Mas sua beatitude não lhe tirava
o prazer indescritível de se empoleirar, duas, três vezes por mês, sempre às
terças-feiras ou quintas-feiras (o Corinthians, seu maior vício, só joga nas
quartas e domingos) em Verônica – mulher à moda antiga: patroa de ancas largas,
cintura fina, peitos avantajados, mulher que hoje não se faz mais. A elegância
exagerada pôs o mundo a perder. Hoje, ser bacana é ser pau de virar tripa,
mulher sem carne, só pele e osso, nada mais. Frango a passarinho. Não quero
falar de gravetos. O mote dessa conversa é Ernesto, o pio.

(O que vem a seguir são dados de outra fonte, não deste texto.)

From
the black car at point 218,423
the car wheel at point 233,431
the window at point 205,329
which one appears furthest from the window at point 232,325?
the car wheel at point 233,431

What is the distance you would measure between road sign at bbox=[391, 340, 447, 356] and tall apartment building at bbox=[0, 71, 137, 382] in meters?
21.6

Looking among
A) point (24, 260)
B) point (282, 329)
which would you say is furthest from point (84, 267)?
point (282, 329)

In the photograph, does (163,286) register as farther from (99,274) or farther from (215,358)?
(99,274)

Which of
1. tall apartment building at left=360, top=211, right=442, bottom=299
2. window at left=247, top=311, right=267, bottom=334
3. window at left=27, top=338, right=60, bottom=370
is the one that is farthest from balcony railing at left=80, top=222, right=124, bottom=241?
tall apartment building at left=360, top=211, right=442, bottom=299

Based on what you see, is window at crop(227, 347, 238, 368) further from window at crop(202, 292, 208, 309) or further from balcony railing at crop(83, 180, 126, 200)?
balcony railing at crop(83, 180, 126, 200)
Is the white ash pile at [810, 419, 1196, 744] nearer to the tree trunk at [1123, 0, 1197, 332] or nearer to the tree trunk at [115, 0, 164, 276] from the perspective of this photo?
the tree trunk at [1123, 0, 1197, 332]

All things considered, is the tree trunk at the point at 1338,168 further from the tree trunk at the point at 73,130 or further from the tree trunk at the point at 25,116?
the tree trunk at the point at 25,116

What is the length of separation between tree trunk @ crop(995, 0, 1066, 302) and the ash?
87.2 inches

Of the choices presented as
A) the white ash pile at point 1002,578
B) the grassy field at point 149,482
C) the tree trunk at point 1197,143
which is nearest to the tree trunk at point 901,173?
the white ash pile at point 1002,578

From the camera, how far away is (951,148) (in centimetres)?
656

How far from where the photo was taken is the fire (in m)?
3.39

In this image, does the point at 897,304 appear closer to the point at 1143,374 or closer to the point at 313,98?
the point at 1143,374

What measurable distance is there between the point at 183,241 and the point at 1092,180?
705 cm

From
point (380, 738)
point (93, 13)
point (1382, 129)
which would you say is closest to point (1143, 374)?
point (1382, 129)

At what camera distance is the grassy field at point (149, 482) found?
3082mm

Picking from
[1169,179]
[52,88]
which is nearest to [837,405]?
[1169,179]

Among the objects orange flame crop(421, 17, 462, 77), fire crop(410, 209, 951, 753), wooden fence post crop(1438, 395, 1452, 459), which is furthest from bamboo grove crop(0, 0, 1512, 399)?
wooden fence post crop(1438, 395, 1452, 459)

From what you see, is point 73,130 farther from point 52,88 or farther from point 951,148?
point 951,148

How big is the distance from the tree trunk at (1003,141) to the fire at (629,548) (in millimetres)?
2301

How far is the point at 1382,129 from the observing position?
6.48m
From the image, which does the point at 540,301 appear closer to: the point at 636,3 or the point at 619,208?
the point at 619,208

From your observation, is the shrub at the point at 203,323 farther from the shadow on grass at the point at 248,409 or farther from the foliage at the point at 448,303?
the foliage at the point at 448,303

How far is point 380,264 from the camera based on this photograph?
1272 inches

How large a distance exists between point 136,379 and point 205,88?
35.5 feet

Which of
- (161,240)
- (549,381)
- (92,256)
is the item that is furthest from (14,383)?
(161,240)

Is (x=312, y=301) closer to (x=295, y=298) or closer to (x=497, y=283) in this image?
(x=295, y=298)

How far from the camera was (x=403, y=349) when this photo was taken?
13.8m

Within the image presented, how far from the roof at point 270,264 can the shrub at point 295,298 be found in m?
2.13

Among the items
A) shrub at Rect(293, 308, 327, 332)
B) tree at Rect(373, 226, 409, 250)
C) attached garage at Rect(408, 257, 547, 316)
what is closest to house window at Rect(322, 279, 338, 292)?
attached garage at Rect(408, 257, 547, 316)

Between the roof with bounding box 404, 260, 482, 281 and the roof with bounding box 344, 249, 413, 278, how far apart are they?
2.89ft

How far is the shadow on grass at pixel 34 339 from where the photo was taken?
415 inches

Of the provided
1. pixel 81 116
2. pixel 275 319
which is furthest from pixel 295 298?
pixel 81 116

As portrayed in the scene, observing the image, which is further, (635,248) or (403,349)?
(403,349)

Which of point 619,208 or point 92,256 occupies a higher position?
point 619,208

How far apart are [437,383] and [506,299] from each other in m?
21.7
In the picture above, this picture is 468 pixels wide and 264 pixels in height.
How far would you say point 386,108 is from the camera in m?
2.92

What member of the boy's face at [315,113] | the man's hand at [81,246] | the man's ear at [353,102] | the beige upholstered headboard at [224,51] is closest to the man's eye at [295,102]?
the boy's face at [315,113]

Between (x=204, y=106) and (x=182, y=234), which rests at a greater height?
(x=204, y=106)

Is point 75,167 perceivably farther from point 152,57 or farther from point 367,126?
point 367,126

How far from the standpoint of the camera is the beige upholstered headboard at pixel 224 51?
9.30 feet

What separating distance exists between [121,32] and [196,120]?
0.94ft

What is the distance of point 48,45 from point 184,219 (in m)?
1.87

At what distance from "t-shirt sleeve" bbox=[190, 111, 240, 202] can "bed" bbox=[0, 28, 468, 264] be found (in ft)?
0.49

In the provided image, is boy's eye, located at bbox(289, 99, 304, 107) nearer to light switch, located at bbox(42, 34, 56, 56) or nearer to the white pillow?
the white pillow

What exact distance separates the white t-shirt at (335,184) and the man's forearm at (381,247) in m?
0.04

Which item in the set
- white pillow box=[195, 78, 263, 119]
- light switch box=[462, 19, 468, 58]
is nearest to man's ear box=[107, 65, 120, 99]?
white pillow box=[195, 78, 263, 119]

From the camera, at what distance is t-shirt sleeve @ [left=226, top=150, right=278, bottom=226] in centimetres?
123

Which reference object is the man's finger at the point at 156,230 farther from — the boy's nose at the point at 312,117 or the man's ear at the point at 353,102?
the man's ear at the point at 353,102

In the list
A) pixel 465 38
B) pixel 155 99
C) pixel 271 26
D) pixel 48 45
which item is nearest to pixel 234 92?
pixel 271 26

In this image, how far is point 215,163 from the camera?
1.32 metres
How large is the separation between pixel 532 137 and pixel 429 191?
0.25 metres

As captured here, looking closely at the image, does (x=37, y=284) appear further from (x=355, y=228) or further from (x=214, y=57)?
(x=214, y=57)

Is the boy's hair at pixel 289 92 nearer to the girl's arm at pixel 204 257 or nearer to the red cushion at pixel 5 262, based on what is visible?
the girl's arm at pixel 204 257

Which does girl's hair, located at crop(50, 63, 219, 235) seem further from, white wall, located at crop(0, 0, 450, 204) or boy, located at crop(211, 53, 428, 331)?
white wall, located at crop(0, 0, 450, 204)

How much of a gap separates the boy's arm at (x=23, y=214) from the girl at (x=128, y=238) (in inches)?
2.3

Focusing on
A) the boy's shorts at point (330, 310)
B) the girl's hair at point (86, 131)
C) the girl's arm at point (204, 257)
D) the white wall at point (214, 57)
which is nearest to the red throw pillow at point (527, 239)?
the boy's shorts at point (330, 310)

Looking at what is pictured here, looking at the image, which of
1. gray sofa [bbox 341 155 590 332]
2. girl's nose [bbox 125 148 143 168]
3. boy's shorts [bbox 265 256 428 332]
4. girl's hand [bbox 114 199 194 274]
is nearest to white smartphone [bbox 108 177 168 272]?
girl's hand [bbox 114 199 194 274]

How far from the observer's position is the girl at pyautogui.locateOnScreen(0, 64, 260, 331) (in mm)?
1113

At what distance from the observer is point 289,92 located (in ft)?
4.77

Era terça, era quinta? Não sei.
Minha memória falha sempre quando preciso dela. O que sei é que era dia de
Ernesto marcar o ponto. Verônica fez o que sempre fez: cumpriu sua parte,
simulou com maestria. Mas a vizinha reduziu seu teatro à categoria de circo
mambembe: berrou além da conta, pecou pelo exagero.
-- Caramba, ela deve estar tendo
prazer medonho. O cara deve ser bom mesmo, disse Ernesto, com uma estaca de
inveja no peito.
-- Bom nada. Ela está fingindo,
eu sei. Conheço bem a figura.
-- Quem? O cara? – impacientou-se
Pio XXIV.
-- Não. A vizinha, Ernesto.
-- Você finge também?
-- Eu não, querido, eu não.
Jamais fingi. Você é demais de bom. Vamos dormir. Está na hora. Na semana que
vem a gente continua.
Ernesto riscou do seu caderninho
as terças e quintas também, dobrou a reza pelas mulheres que fingem. E Verônica
encontrou a paz. Finalmente. Mas a vizinha, coitada, continua a ganir o prazer
que só o marido dela toma por vero.
(abril de 2013, atualizado em agosto de 2017)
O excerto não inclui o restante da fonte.